Many of the teams we approached were naturally very suspicious, but Sarah Hall from SLaM's Communications Department helped us negotiate their concerns. When Sarah introduced us to Dr Tom Werner, one of the consultants at Speedwell Community Mental Health Team (CMHT) in Lewisham, the meeting felt very positive from the start. He immediately understood what we were trying to do. It wasn’t long before we visited the CMHT to attend one of the team meetings. Speedwell has a very positive atmosphere in general and it was apparent straight away that the team were very confident in their work and receptive to what we wanted to do. Dave Nath, the series director, and I were immediately enamoured with them.

If the staff and clinicians were not onboard it would be impossible to meet and engage with service users and to follow the challenges and successes of their life. Many of the care coordinators were approachable and a few were happy for me to shadow their work, without a camera to start, to get a sense of what they actually do.  

The first home visit I went on was with Dr Werner and Jim Thurkle, a social worker. We visited one of Jim’s clients, Tamara, a woman with a persistent delusional disorder about bed bugs who was very unhappy with her medication. Jim and Dr Werner told me it wasn’t always straight forward working with Tamara, which intrigued me straight away. When we arrived I explained to Tamara why I was there. Tamara was happy for me to stay and completely ignored me as soon Jim and Dr Werner got started. I found that first meeting with Tamara fascinating, she is a very interesting, likeable and opinionated woman. I’m not sure what I’d imagined a psychosis service user to be like, but Tamara certainly won me over.

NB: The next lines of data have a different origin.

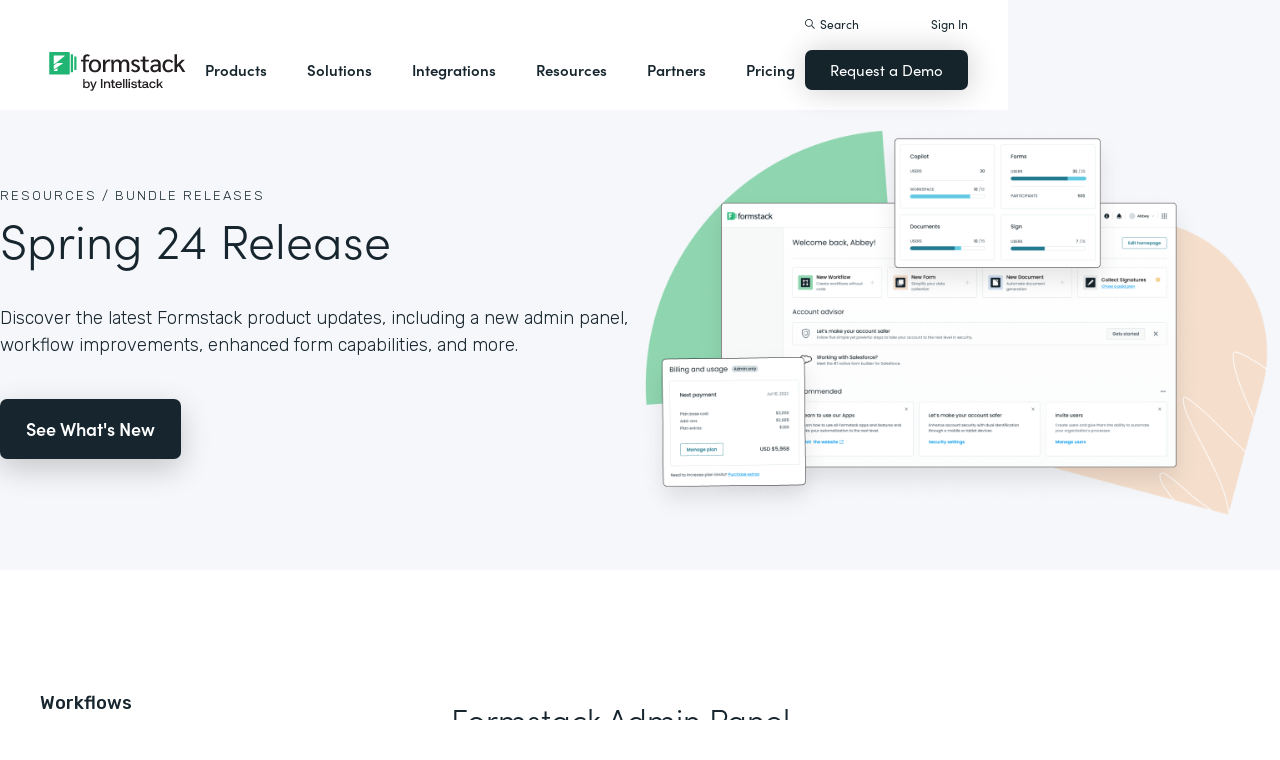

--- FILE ---
content_type: image/svg+xml
request_url: https://cdn.prod.website-files.com/5ebb0930dd82631397ddca92/5f3189dadbb5b3e596750d6a_icon-search-close-x.svg
body_size: 79
content:
<?xml version="1.0" encoding="UTF-8"?>
<svg width="16px" height="16px" viewBox="0 0 16 16" version="1.1" xmlns="http://www.w3.org/2000/svg" xmlns:xlink="http://www.w3.org/1999/xlink">
    <title>icon-search-close-x</title>
    <g id="Navigation" stroke="none" stroke-width="1" fill="none" fill-rule="evenodd">
        <g id="Formstack-Desktop-6Search2" transform="translate(-1084.000000, -42.000000)">
            <g id="Utility" transform="translate(1082.000000, 30.000000)">
                <g id="icon-search-close-x" transform="translate(0.000000, 10.000000)">
                    <rect id="Rectangle" x="0" y="0" width="20" height="20"></rect>
                    <path d="M16.5810245,2.43888889 L17.5631173,3.42098164 L10.9828889,10.0008889 L17.5631173,16.5810245 L16.5810245,17.5631173 L10.0008889,10.9828889 L3.42098164,17.5631173 L2.43888889,16.5810245 L9.01888889,10.0008889 L2.43888889,3.42098164 L3.42098164,2.43888889 L10.0008889,9.01888889 L16.5810245,2.43888889 Z" id="Close" fill="#17262E"></path>
                </g>
            </g>
        </g>
    </g>
</svg>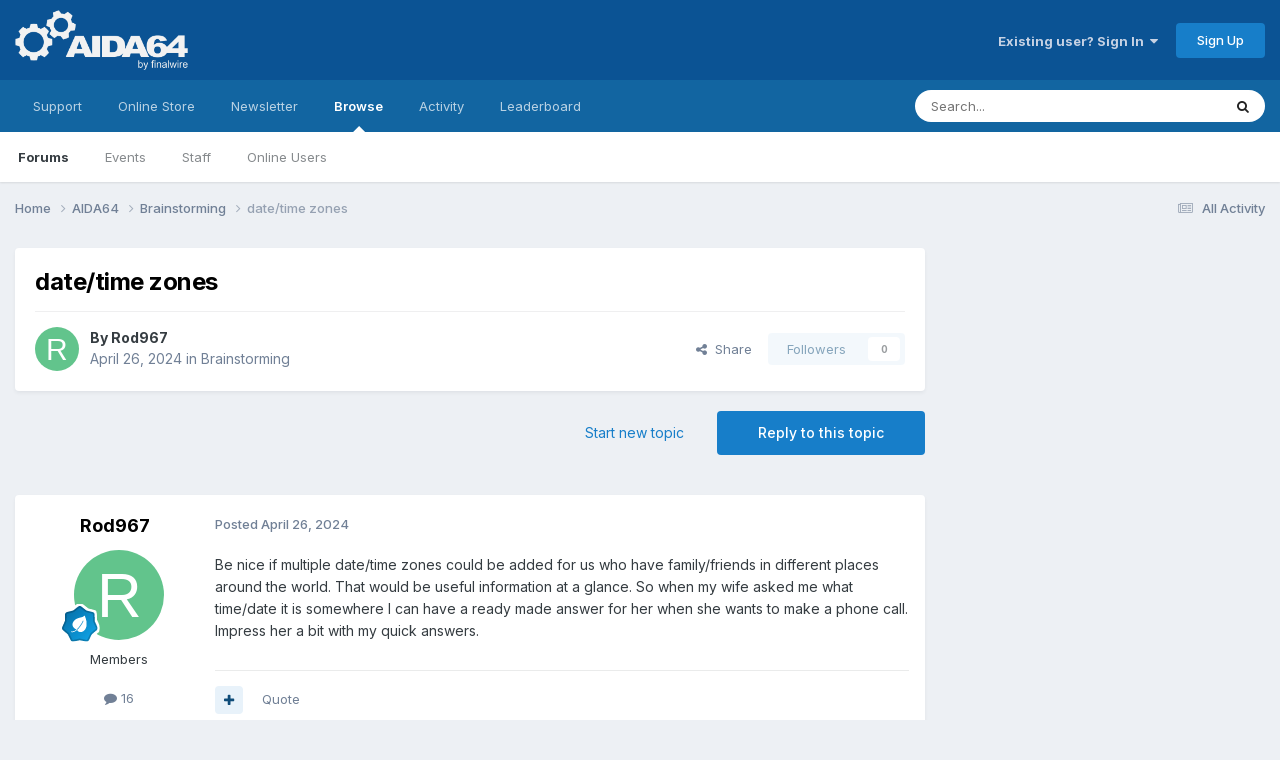

--- FILE ---
content_type: text/html; charset=utf-8
request_url: https://www.google.com/recaptcha/api2/aframe
body_size: 268
content:
<!DOCTYPE HTML><html><head><meta http-equiv="content-type" content="text/html; charset=UTF-8"></head><body><script nonce="y_WqKj5bFfv_hz8ylZR9qg">/** Anti-fraud and anti-abuse applications only. See google.com/recaptcha */ try{var clients={'sodar':'https://pagead2.googlesyndication.com/pagead/sodar?'};window.addEventListener("message",function(a){try{if(a.source===window.parent){var b=JSON.parse(a.data);var c=clients[b['id']];if(c){var d=document.createElement('img');d.src=c+b['params']+'&rc='+(localStorage.getItem("rc::a")?sessionStorage.getItem("rc::b"):"");window.document.body.appendChild(d);sessionStorage.setItem("rc::e",parseInt(sessionStorage.getItem("rc::e")||0)+1);localStorage.setItem("rc::h",'1768927189956');}}}catch(b){}});window.parent.postMessage("_grecaptcha_ready", "*");}catch(b){}</script></body></html>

When travelling back to the CMHT, Jim, Dr Werner and I talked through the pros and cons of including a case study like Tamara’s, whether there were consent issues and how we could try and approach them. There were challenges but we thought it would be possible if she was happy and truly understood the proposal and those in her support structure were happy too.

Not everything was this easy however. As I met more and more of the care coordinators it became apparent that many of the case-load wouldn’t be appropriate for us. There were lots of consent  and safeguarding issues. Also, and just as important, people have to be very brave to want to share their story on television, especially when it’s something as personal as their mental health.

Thankfully the care coordinators, team managers and consultants at Speedwell were incredibly patient with us. We met lots of clients who would be appropriate and the teams supported us in finding ways to film them through their care and potentially when they became unwell. Over the four and a half months we spent with Speedwell CMHT we were able to film the extraordinary stories of several of their service users.

We have made a film we are very proud of. I think it accurately reflects the challenges faced by psychosis sufferers, their families and the people who try to keep them well.